(Stored entries)

^^^^^^^^^^^^^^^^

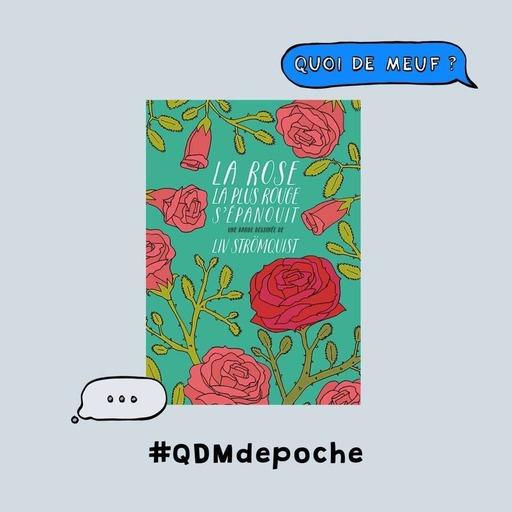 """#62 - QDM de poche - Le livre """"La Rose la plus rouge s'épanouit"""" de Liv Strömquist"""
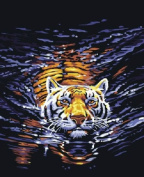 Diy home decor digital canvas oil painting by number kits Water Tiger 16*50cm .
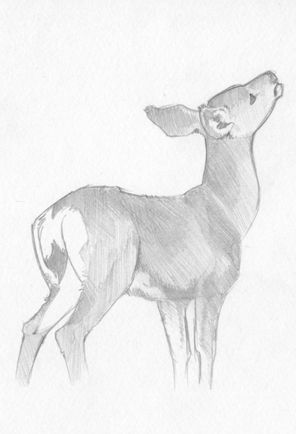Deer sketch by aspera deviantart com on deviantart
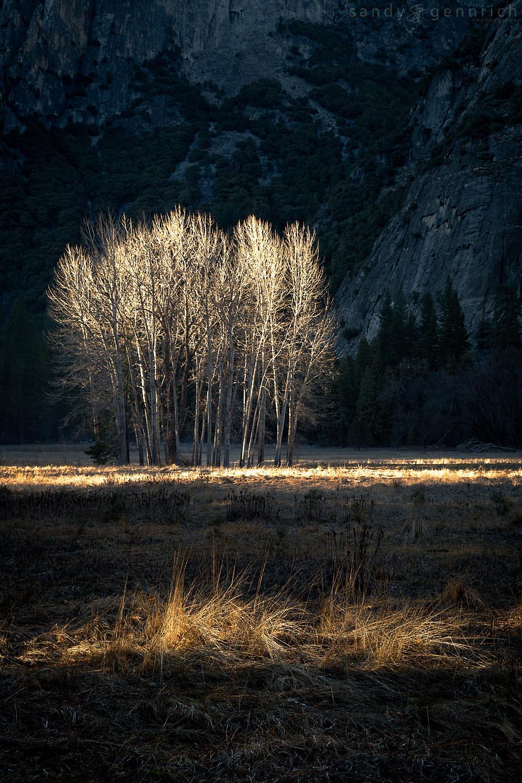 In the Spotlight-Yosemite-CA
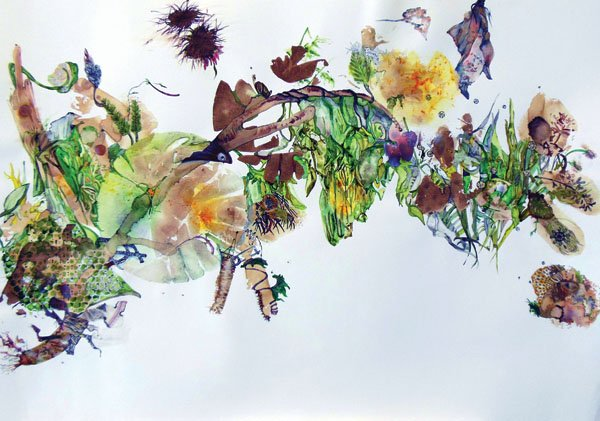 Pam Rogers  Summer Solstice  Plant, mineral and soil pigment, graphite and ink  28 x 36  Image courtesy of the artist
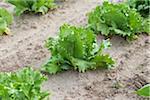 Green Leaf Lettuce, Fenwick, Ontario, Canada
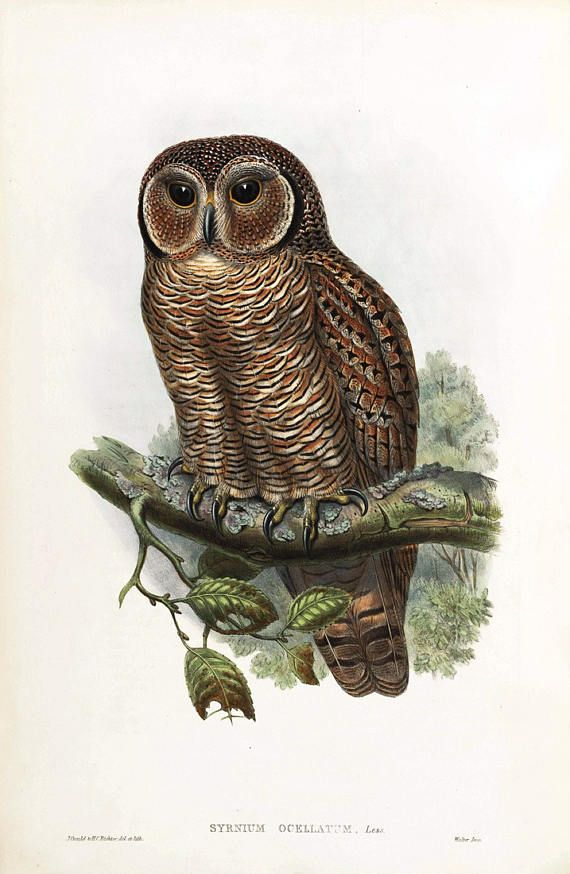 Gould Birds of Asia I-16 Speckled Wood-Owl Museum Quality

^^^^^^^^^^^^^^^^

WHAT IS REQUIRED.
Your task is to transcribe exactly the lines from the one containing "Deer sketch by" through the final line of the entries above, pictures excluded.

RESPONSE.
Deer sketch by aspera deviantart com on deviantart
 In the Spotlight-Yosemite-CA
 Pam Rogers  Summer Solstice  Plant, mineral and soil pigment, graphite and ink  28 x 36  Image courtesy of the artist
 Green Leaf Lettuce, Fenwick, Ontario, Canada
 Gould Birds of Asia I-16 Speckled Wood-Owl Museum Quality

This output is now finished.